■ **EXERCISE DETAILS**: Set down exactly the lines running from the line with "Is the thick" to the end of the listing below, both ends included.

■ **Records contained in a dataset**:
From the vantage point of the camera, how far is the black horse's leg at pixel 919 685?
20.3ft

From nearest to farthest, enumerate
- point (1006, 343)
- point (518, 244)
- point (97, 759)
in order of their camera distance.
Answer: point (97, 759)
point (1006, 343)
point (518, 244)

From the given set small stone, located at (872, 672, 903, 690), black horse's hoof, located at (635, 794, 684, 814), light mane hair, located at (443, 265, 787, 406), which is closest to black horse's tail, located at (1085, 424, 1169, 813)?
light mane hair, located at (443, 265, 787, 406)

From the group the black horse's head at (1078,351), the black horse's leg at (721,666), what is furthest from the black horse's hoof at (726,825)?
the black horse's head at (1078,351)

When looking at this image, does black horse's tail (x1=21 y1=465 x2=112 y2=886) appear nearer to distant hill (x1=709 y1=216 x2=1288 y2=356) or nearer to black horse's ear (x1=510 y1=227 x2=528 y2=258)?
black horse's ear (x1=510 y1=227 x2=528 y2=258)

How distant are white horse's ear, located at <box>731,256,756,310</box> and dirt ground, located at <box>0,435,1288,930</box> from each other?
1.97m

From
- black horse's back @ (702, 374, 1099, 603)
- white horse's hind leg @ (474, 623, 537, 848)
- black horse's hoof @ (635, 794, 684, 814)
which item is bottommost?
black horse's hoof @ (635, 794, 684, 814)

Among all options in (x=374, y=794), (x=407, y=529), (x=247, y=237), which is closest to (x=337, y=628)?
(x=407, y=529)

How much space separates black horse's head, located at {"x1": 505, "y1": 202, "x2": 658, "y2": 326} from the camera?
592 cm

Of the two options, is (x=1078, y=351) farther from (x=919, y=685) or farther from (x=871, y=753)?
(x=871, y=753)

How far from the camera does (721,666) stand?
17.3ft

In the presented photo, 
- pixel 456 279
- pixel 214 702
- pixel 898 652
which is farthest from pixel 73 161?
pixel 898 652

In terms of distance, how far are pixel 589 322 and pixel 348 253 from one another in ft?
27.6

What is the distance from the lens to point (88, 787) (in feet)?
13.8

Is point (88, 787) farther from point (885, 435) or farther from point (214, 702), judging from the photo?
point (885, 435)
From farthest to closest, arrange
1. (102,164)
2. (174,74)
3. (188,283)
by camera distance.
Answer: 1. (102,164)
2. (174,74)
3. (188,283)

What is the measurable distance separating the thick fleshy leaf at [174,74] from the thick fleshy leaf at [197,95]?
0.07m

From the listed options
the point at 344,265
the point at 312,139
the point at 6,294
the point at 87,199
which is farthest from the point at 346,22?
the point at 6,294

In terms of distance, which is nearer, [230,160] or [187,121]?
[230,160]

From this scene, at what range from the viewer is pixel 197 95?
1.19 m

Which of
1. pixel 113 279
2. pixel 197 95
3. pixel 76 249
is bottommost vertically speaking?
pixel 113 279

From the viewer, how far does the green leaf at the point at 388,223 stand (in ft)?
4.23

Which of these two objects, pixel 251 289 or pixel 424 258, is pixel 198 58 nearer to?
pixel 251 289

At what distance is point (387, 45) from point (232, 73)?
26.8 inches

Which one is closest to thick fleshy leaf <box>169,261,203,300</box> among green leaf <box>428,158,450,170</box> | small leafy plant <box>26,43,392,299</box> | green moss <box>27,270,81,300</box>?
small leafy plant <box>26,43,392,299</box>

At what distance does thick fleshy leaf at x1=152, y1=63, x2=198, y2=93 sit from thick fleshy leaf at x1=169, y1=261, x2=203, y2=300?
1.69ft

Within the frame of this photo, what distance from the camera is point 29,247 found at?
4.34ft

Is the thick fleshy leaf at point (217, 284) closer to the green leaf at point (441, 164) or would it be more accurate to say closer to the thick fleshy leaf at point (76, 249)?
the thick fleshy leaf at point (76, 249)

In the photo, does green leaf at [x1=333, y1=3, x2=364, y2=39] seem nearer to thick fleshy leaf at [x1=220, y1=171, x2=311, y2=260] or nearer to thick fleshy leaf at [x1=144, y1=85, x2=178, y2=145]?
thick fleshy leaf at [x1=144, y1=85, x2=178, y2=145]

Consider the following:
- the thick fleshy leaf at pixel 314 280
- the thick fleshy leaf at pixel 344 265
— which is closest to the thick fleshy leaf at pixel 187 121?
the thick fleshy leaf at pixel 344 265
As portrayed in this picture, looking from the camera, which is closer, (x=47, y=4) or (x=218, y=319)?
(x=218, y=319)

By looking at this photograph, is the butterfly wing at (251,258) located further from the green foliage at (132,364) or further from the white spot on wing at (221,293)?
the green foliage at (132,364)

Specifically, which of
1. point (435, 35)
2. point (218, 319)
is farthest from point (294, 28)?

■ **WRITTEN RESPONSE**:
Is the thick fleshy leaf at point (217, 284) closer to the green leaf at point (441, 164) or would it be more accurate to say closer to the thick fleshy leaf at point (76, 249)?
the thick fleshy leaf at point (76, 249)

In the photo, does green leaf at [x1=333, y1=3, x2=364, y2=39] seem nearer to thick fleshy leaf at [x1=220, y1=171, x2=311, y2=260] or nearer to thick fleshy leaf at [x1=144, y1=85, x2=178, y2=145]?
thick fleshy leaf at [x1=144, y1=85, x2=178, y2=145]

Consider the following:
- the thick fleshy leaf at pixel 314 280
- the thick fleshy leaf at pixel 344 265
— which is closest to the thick fleshy leaf at pixel 187 121?
the thick fleshy leaf at pixel 344 265
As portrayed in this picture, looking from the camera, which is closer, (x=47, y=4) or (x=218, y=319)?
(x=218, y=319)

By looking at this photograph, is the butterfly wing at (251,258) located further from the green foliage at (132,364) or further from the white spot on wing at (221,293)?
the green foliage at (132,364)

Specifically, which of
1. point (435, 35)
2. point (218, 319)
is farthest from point (294, 28)?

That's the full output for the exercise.